NASA has made a big step in the fight against climate change, with a plan to launch satellites into space and measure atmospheric gasses over the Americas. The $166 million Geostationary Carbon Cycle Observatory (GeoCARB) mission will span five years, and its leaders are confident that it will improve humanity’s understanding of natural sciences.
“The GeoCARB mission breaks new ground for NASA’s Earth science and applications programs,” Michael Freilich, director of the Earth Science Division of NASA’s Science Mission Directorate in Washington, said in a statement released Tuesday. “GeoCARB will provide important new measurements related to Earth’s global natural carbon cycle, and will allow monitoring of vegetation health throughout North, Central and South America.”
The move comes at a time when scientists are fearful that not enough is being done to reduce carbon emissions.

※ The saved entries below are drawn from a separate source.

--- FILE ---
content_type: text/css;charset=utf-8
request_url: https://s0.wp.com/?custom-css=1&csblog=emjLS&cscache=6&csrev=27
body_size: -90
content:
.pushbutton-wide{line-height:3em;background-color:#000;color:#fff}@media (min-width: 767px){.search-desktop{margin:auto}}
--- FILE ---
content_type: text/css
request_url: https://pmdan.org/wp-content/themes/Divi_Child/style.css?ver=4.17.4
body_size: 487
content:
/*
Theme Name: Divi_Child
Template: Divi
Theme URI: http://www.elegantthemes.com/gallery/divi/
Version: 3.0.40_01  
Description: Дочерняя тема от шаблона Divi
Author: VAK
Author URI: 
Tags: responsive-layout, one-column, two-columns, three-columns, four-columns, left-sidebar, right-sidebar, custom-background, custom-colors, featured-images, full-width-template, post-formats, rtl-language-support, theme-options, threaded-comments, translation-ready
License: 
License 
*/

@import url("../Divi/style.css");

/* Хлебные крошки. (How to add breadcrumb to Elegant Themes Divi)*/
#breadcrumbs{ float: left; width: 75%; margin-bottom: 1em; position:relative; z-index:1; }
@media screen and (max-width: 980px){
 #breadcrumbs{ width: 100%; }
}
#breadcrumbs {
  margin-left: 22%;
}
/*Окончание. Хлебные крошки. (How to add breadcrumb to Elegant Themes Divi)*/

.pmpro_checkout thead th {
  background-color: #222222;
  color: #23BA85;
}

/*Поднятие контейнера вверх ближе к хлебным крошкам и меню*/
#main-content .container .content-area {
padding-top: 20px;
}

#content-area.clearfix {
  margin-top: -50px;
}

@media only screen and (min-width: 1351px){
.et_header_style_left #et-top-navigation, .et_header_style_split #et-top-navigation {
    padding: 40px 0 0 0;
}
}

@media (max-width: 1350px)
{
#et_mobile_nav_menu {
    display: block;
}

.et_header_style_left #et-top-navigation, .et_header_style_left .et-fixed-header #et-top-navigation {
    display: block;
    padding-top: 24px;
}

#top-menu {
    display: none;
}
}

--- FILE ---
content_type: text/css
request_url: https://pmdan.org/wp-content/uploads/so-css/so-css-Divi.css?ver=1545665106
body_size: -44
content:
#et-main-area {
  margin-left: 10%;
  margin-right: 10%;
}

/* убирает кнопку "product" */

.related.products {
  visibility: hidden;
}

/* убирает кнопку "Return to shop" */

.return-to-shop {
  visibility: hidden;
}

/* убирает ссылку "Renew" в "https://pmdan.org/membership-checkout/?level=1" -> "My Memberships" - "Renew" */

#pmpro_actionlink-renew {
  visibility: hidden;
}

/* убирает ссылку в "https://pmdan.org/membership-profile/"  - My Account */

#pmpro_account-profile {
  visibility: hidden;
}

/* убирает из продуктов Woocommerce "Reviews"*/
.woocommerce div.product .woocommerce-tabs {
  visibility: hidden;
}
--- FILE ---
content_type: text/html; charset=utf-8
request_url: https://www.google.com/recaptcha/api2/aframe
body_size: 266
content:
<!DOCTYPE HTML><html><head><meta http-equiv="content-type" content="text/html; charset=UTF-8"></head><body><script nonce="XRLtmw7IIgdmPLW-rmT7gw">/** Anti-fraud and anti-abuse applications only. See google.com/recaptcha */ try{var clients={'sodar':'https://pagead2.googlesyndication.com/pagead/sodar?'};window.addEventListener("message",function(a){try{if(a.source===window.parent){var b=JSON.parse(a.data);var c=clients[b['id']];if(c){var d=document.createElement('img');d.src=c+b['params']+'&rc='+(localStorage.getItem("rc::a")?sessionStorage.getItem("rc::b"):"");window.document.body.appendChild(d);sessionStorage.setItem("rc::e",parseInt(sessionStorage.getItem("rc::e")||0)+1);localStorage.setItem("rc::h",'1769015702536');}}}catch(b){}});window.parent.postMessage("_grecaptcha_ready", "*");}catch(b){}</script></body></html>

The Paris Agreement, which promises to limit global temperature rise to less than two degrees Celsius, is now under threat after the election of Donald Trump to the U.S. presidency. Trump pledged in May to back out of the Paris climate deal, and a reported shortlist of EPA candidates suggests he intends to roll back climate commitments. Long-term science missions like GeoCARB will be vital in maintaining momentum in the emissions reduction fight.
The University of Oklahoma-led team will launch a commercial communications satellite that will take daily measurements of carbon dioxide, methane, and carbon monoxide, with a precision as fine as three to six miles, from an orbit of around 22,000 miles above the equator. If successful, GeoCARB has the potential to strengthen NASA’s ties with the private sector, demonstrating that NASA can work with commercial satellites to complete missions.
It’s not the only Earth science initiative NASA is undertaking. On Monday, the agency will launch the Cyclone Global Navigation Satellite System (CYGNSS), which will help scientists better understand hurricane movements and how they intensify.